Rant February 6, 2012 at 10:36 am

Hi Mike,

Haven’t seen the full ruling yet. Not sure who that protected witness would be. I don’t think it was Michael Ashenden, though. Sounds like it might have been someone else. Strange aspect to the case. But, given the rules, the case was only about the positive result in 2010. Other allegations, if they had merit, would have to be addressed in one or more different cases. Not allowing the testimony was the right decision, based on WADA’s own rules.

Jeff February 6, 2012 at 1:19 pm

edit of my previous post:
Looks like it is effectively a ~1year ban, rather than the ~6 months I mistakenly quoted earlier.
CAS fixed the start date of the 2 year sanction as January 25, 2011.

Here is a link to the full CAS Arbitral Award:

Further on Saxo Bank:
They will need to tread lightly if they would like to keep their current license. UCI may suspend their license for at least 2 reasons.
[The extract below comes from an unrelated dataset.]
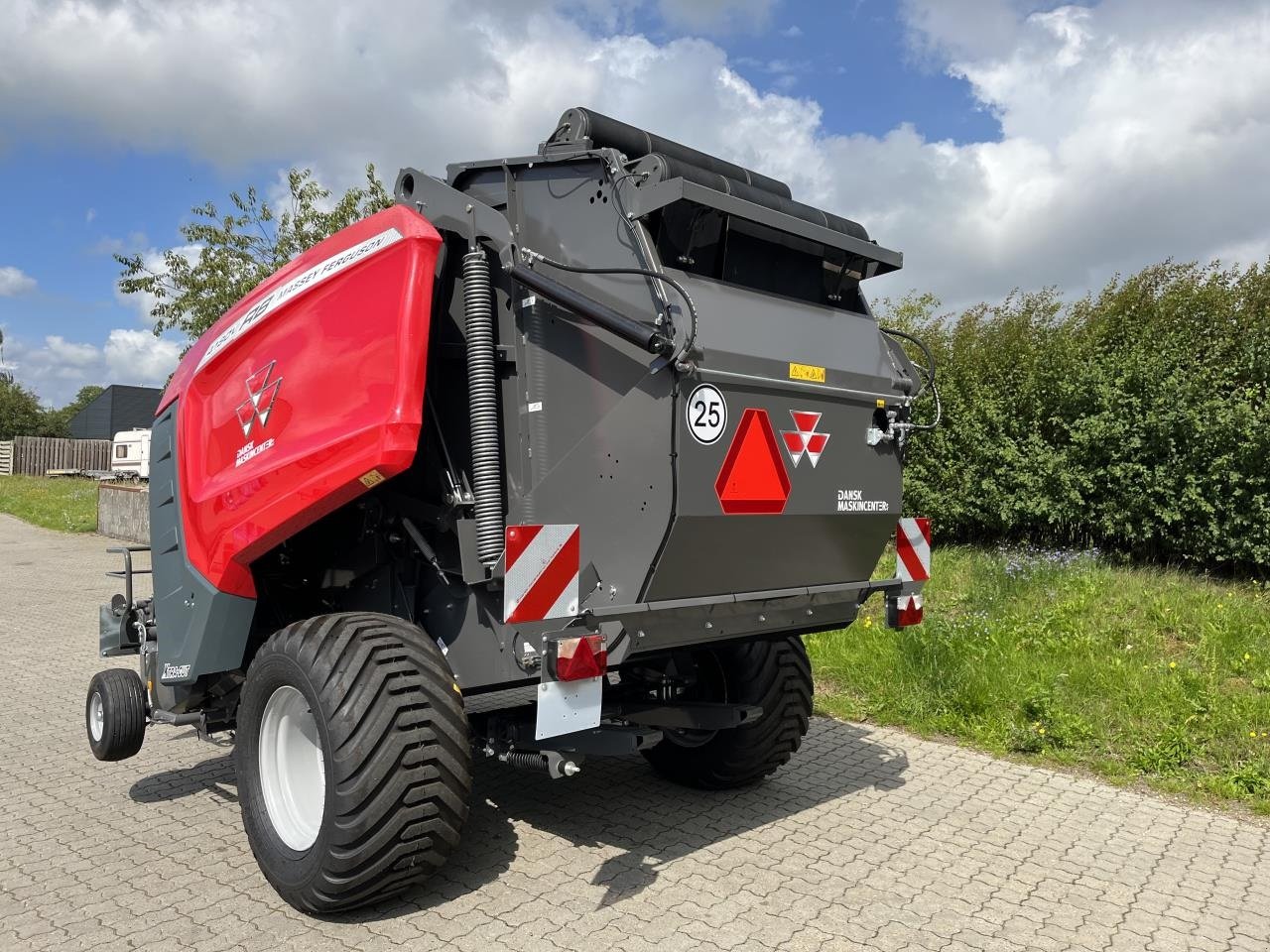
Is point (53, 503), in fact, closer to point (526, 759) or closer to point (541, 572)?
point (526, 759)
One reason being their highest profile rider has been sanctioned for doping. While I place little faith that the ruling is legitimate and fully understand Contador was riding for Team Astana when the violation occurred, I believe that will matter little to UCI should the “governing body” choose to suspend the team.

Secondly, and while I have not done the math because UCI makes it difficult or impossible to calculate their licensing criteria formula, it is likely Saxo Bank does not retroactively qualify for their license when Contador’s points, earned from January 25, 2011 forward, are subtracted.

No shortage of UCI slight of hand opportunities with retroactive licensing and results finagling. “I call that UCI Results Management”.